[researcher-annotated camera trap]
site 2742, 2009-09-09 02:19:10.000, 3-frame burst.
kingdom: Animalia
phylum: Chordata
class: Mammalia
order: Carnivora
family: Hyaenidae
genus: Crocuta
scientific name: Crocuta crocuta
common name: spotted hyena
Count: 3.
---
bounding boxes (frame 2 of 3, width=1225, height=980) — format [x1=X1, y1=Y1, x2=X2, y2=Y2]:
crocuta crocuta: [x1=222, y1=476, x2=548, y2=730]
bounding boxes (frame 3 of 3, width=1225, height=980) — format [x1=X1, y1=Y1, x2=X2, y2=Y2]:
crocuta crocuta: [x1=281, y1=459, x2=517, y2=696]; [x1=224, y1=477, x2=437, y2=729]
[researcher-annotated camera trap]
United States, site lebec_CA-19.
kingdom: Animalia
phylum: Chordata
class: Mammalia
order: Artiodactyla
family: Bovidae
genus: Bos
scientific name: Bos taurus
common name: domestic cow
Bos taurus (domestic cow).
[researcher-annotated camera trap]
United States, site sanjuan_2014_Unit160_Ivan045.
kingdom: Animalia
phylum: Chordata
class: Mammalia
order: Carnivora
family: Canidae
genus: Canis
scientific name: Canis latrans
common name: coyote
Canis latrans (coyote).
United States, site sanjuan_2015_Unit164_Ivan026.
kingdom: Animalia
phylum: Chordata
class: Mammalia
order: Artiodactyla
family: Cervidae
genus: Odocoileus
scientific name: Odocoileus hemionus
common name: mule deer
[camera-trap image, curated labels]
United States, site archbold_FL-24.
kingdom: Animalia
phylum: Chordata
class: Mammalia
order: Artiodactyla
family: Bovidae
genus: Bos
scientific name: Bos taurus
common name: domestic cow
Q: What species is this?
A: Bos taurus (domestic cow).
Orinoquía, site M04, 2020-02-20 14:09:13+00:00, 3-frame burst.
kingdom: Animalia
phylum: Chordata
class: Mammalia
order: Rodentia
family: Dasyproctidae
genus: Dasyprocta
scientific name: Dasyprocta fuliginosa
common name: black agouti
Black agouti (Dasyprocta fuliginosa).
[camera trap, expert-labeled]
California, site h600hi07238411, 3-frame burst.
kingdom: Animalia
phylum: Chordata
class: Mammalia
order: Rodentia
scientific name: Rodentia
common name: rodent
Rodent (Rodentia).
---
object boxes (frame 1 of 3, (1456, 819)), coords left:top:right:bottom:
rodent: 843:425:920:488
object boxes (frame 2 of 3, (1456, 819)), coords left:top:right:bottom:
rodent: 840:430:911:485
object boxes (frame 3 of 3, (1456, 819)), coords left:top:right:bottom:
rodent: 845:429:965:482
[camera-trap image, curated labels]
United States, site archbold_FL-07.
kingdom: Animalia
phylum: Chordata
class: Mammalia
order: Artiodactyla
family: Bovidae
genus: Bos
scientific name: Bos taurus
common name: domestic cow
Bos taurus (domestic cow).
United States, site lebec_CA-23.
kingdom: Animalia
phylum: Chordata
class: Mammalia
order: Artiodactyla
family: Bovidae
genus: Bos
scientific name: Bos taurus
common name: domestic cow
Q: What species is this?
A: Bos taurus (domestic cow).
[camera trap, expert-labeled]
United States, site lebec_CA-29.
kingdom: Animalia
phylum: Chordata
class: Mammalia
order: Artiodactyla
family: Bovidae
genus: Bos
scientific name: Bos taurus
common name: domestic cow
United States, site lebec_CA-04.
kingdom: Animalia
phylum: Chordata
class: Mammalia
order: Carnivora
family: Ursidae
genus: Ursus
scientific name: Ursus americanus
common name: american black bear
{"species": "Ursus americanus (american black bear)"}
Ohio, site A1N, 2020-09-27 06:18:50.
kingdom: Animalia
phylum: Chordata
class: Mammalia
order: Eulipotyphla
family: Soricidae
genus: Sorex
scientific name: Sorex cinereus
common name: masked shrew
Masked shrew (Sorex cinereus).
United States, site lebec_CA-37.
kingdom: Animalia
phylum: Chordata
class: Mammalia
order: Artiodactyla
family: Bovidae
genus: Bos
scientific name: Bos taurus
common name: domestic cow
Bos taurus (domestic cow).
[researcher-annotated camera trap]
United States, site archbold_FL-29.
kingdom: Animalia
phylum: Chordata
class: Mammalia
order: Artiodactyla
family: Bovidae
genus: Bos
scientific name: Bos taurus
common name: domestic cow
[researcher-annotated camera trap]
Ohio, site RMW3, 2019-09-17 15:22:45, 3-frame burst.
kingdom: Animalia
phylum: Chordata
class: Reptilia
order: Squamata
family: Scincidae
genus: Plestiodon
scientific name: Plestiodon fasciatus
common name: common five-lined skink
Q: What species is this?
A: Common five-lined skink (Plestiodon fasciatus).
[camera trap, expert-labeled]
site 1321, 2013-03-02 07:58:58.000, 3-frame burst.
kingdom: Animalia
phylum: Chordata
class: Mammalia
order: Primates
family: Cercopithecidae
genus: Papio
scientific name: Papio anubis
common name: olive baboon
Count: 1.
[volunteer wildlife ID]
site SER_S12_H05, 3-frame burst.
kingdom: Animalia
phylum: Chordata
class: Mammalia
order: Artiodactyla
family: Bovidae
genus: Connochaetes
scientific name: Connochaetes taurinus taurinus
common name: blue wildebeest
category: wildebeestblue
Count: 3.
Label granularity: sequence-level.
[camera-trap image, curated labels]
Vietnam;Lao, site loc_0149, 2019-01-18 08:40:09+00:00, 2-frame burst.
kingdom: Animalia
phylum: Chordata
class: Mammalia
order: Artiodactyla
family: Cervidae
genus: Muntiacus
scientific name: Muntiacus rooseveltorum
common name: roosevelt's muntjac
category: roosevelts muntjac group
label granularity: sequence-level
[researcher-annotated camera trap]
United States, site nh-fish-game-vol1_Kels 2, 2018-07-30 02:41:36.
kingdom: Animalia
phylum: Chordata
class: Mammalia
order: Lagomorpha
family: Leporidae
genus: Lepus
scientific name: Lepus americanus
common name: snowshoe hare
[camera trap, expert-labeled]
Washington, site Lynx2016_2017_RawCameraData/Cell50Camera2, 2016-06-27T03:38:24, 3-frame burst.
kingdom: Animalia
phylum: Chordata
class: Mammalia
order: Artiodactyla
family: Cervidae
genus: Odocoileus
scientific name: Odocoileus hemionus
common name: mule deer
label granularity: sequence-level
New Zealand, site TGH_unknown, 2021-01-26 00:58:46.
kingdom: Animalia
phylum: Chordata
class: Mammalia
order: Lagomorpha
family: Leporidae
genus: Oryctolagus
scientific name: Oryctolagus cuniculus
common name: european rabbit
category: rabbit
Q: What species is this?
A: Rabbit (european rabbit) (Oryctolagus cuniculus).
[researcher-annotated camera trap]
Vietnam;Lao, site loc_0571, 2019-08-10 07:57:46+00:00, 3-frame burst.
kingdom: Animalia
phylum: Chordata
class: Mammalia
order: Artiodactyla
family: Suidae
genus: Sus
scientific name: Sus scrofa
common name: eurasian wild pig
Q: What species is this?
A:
+++++
Your objective
Repeat the entire listing exactly.

Solution for this problem
[researcher-annotated camera trap]
site 2742, 2009-09-09 02:19:10.000, 3-frame burst.
kingdom: Animalia
phylum: Chordata
class: Mammalia
order: Carnivora
family: Hyaenidae
genus: Crocuta
scientific name: Crocuta crocuta
common name: spotted hyena
Count: 3.
---
bounding boxes (frame 2 of 3, width=1225, height=980) — format [x1=X1, y1=Y1, x2=X2, y2=Y2]:
crocuta crocuta: [x1=222, y1=476, x2=548, y2=730]
bounding boxes (frame 3 of 3, width=1225, height=980) — format [x1=X1, y1=Y1, x2=X2, y2=Y2]:
crocuta crocuta: [x1=281, y1=459, x2=517, y2=696]; [x1=224, y1=477, x2=437, y2=729]
[researcher-annotated camera trap]
United States, site lebec_CA-19.
kingdom: Animalia
phylum: Chordata
class: Mammalia
order: Artiodactyla
family: Bovidae
genus: Bos
scientific name: Bos taurus
common name: domestic cow
Bos taurus (domestic cow).
[researcher-annotated camera trap]
United States, site sanjuan_2014_Unit160_Ivan045.
kingdom: Animalia
phylum: Chordata
class: Mammalia
order: Carnivora
family: Canidae
genus: Canis
scientific name: Canis latrans
common name: coyote
Canis latrans (coyote).
United States, site sanjuan_2015_Unit164_Ivan026.
kingdom: Animalia
phylum: Chordata
class: Mammalia
order: Artiodactyla
family: Cervidae
genus: Odocoileus
scientific name: Odocoileus hemionus
common name: mule deer
[camera-trap image, curated labels]
United States, site archbold_FL-24.
kingdom: Animalia
phylum: Chordata
class: Mammalia
order: Artiodactyla
family: Bovidae
genus: Bos
scientific name: Bos taurus
common name: domestic cow
Q: What species is this?
A: Bos taurus (domestic cow).
Orinoquía, site M04, 2020-02-20 14:09:13+00:00, 3-frame burst.
kingdom: Animalia
phylum: Chordata
class: Mammalia
order: Rodentia
family: Dasyproctidae
genus: Dasyprocta
scientific name: Dasyprocta fuliginosa
common name: black agouti
Black agouti (Dasyprocta fuliginosa).
[camera trap, expert-labeled]
California, site h600hi07238411, 3-frame burst.
kingdom: Animalia
phylum: Chordata
class: Mammalia
order: Rodentia
scientific name: Rodentia
common name: rodent
Rodent (Rodentia).
---
object boxes (frame 1 of 3, (1456, 819)), coords left:top:right:bottom:
rodent: 843:425:920:488
object boxes (frame 2 of 3, (1456, 819)), coords left:top:right:bottom:
rodent: 840:430:911:485
object boxes (frame 3 of 3, (1456, 819)), coords left:top:right:bottom:
rodent: 845:429:965:482
[camera-trap image, curated labels]
United States, site archbold_FL-07.
kingdom: Animalia
phylum: Chordata
class: Mammalia
order: Artiodactyla
family: Bovidae
genus: Bos
scientific name: Bos taurus
common name: domestic cow
Bos taurus (domestic cow).
United States, site lebec_CA-23.
kingdom: Animalia
phylum: Chordata
class: Mammalia
order: Artiodactyla
family: Bovidae
genus: Bos
scientific name: Bos taurus
common name: domestic cow
Q: What species is this?
A: Bos taurus (domestic cow).
[camera trap, expert-labeled]
United States, site lebec_CA-29.
kingdom: Animalia
phylum: Chordata
class: Mammalia
order: Artiodactyla
family: Bovidae
genus: Bos
scientific name: Bos taurus
common name: domestic cow
United States, site lebec_CA-04.
kingdom: Animalia
phylum: Chordata
class: Mammalia
order: Carnivora
family: Ursidae
genus: Ursus
scientific name: Ursus americanus
common name: american black bear
{"species": "Ursus americanus (american black bear)"}
Ohio, site A1N, 2020-09-27 06:18:50.
kingdom: Animalia
phylum: Chordata
class: Mammalia
order: Eulipotyphla
family: Soricidae
genus: Sorex
scientific name: Sorex cinereus
common name: masked shrew
Masked shrew (Sorex cinereus).
United States, site lebec_CA-37.
kingdom: Animalia
phylum: Chordata
class: Mammalia
order: Artiodactyla
family: Bovidae
genus: Bos
scientific name: Bos taurus
common name: domestic cow
Bos taurus (domestic cow).
[researcher-annotated camera trap]
United States, site archbold_FL-29.
kingdom: Animalia
phylum: Chordata
class: Mammalia
order: Artiodactyla
family: Bovidae
genus: Bos
scientific name: Bos taurus
common name: domestic cow
[researcher-annotated camera trap]
Ohio, site RMW3, 2019-09-17 15:22:45, 3-frame burst.
kingdom: Animalia
phylum: Chordata
class: Reptilia
order: Squamata
family: Scincidae
genus: Plestiodon
scientific name: Plestiodon fasciatus
common name: common five-lined skink
Q: What species is this?
A: Common five-lined skink (Plestiodon fasciatus).
[camera trap, expert-labeled]
site 1321, 2013-03-02 07:58:58.000, 3-frame burst.
kingdom: Animalia
phylum: Chordata
class: Mammalia
order: Primates
family: Cercopithecidae
genus: Papio
scientific name: Papio anubis
common name: olive baboon
Count: 1.
[volunteer wildlife ID]
site SER_S12_H05, 3-frame burst.
kingdom: Animalia
phylum: Chordata
class: Mammalia
order: Artiodactyla
family: Bovidae
genus: Connochaetes
scientific name: Connochaetes taurinus taurinus
common name: blue wildebeest
category: wildebeestblue
Count: 3.
Label granularity: sequence-level.
[camera-trap image, curated labels]
Vietnam;Lao, site loc_0149, 2019-01-18 08:40:09+00:00, 2-frame burst.
kingdom: Animalia
phylum: Chordata
class: Mammalia
order: Artiodactyla
family: Cervidae
genus: Muntiacus
scientific name: Muntiacus rooseveltorum
common name: roosevelt's muntjac
category: roosevelts muntjac group
label granularity: sequence-level
[researcher-annotated camera trap]
United States, site nh-fish-game-vol1_Kels 2, 2018-07-30 02:41:36.
kingdom: Animalia
phylum: Chordata
class: Mammalia
order: Lagomorpha
family: Leporidae
genus: Lepus
scientific name: Lepus americanus
common name: snowshoe hare
[camera trap, expert-labeled]
Washington, site Lynx2016_2017_RawCameraData/Cell50Camera2, 2016-06-27T03:38:24, 3-frame burst.
kingdom: Animalia
phylum: Chordata
class: Mammalia
order: Artiodactyla
family: Cervidae
genus: Odocoileus
scientific name: Odocoileus hemionus
common name: mule deer
label granularity: sequence-level
New Zealand, site TGH_unknown, 2021-01-26 00:58:46.
kingdom: Animalia
phylum: Chordata
class: Mammalia
order: Lagomorpha
family: Leporidae
genus: Oryctolagus
scientific name: Oryctolagus cuniculus
common name: european rabbit
category: rabbit
Q: What species is this?
A: Rabbit (european rabbit) (Oryctolagus cuniculus).
[researcher-annotated camera trap]
Vietnam;Lao, site loc_0571, 2019-08-10 07:57:46+00:00, 3-frame burst.
kingdom: Animalia
phylum: Chordata
class: Mammalia
order: Artiodactyla
family: Suidae
genus: Sus
scientific name: Sus scrofa
common name: eurasian wild pig
Q: What species is this?
A:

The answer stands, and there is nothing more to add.